IT IS SAD to think that the Cold War is heating up again just at the time President Carter is working on a new tough image. Some cynics believe that the president's advisers are using the Soviet and Cuban penchant for mischief in Africa as a way to keep Carter from sinking further in the popularity polls in the United States.
The problem with choosing Africa to rally around the president is that no one is quite sure who to root for, and which are the good guys and which are the bad.
Even Feebleman, the neighborhood's leading headliner, is confused.
"We've got to do something to stop the Soviets in Africa," Feebleman said, "before it's too late."
"Who says so?"
"The guy whose name I can never pronounce, who is the president's national security adviser."
"I know who you mean. What should we do?"
"Who have to shore up the dictators who are on our side, so the dictators on their side don't take over."
"Right," I said, "but who are the dictators on our side?"
"We won't know until the Soviets stop giving aid to the other side. I think they're supporting the people's rebels, and our guys are supporting the people's liberation forces."
"No, you're wrong," I told Feebleman. "The people's rebels are on our side and the people's liberation forces are the Commies."
"Well anyhow, we have to support the side that doesn't pillage and rape."
"Both sides pillage and rape," I said. "Don't you remember in Zaire when the rebels went into the Shaba Province and pillage and raped? As soon as the place was liberated Mobutu's Army went in and pillaged and raped the same people. Pillage and rape are not the criteria on which we should base our support."
"Then we have to support the side that asks for aid from us after the Soviets and Cubans give weapons and training to the other side."
"Great, but every time we give money to those who ask our support it winds up in a bank account in Switzerland.
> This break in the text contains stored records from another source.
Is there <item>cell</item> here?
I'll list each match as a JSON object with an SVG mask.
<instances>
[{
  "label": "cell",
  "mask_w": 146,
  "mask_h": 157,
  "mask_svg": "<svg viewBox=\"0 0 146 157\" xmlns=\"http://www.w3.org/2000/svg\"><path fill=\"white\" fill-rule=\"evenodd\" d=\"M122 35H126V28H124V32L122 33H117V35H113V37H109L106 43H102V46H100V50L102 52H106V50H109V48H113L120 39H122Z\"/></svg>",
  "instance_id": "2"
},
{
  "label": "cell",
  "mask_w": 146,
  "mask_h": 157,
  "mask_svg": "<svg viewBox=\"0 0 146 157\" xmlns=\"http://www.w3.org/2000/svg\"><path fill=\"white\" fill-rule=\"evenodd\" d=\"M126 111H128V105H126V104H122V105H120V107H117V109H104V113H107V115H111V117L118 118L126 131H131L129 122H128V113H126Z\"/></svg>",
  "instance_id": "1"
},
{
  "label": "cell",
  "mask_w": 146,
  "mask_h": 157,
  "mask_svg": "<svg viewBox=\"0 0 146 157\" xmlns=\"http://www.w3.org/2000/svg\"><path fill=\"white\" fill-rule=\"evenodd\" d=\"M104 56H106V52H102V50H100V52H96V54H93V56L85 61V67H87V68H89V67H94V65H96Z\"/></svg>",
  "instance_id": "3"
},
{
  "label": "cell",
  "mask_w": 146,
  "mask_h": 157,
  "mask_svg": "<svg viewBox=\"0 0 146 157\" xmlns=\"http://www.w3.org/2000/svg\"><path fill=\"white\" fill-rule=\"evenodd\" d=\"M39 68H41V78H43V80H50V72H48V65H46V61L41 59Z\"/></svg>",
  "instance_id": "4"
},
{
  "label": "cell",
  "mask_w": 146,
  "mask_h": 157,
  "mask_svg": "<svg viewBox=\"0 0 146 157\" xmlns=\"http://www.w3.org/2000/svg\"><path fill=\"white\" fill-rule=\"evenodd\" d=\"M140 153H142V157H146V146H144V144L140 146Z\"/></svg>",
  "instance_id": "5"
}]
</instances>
Money is not the answer. We have to give them food and weapons and train them."
"Right. That means sending in American soldiers," Feebleman said.
"Hardly," I said. "Carter isn't about to send Americans into Africa at this time."
"Well, if the Soviets are using Cuabans as mercenaries, we should find a country to do the same thing for us," Feebleman told me.
"What country do you have in mind?"
"Panama," Feebleman said. "After all, they owe us one. We did give them back the canal."
"That's a good idea," I said. "It would be very bad form for the Panamanians to refuse. But I still can't see Congress getting us involved until they know who they're rooting for. We're going to have to learn the names of the tribes on our side before we give Carter a chance to use his power to thwart the tribes on their side."
"Let's call what's-his-name, the president's national security adviser, and ask him to give us the names of people in Africa he wants the Americans to support."
Feebleman dialed the White House and got through.
"Who are we supporting in Africa?" he asked the national security adviser.
Feebleman listen for a few seconds and then hung up. He looked perplexed and said, "He told me that was classified information."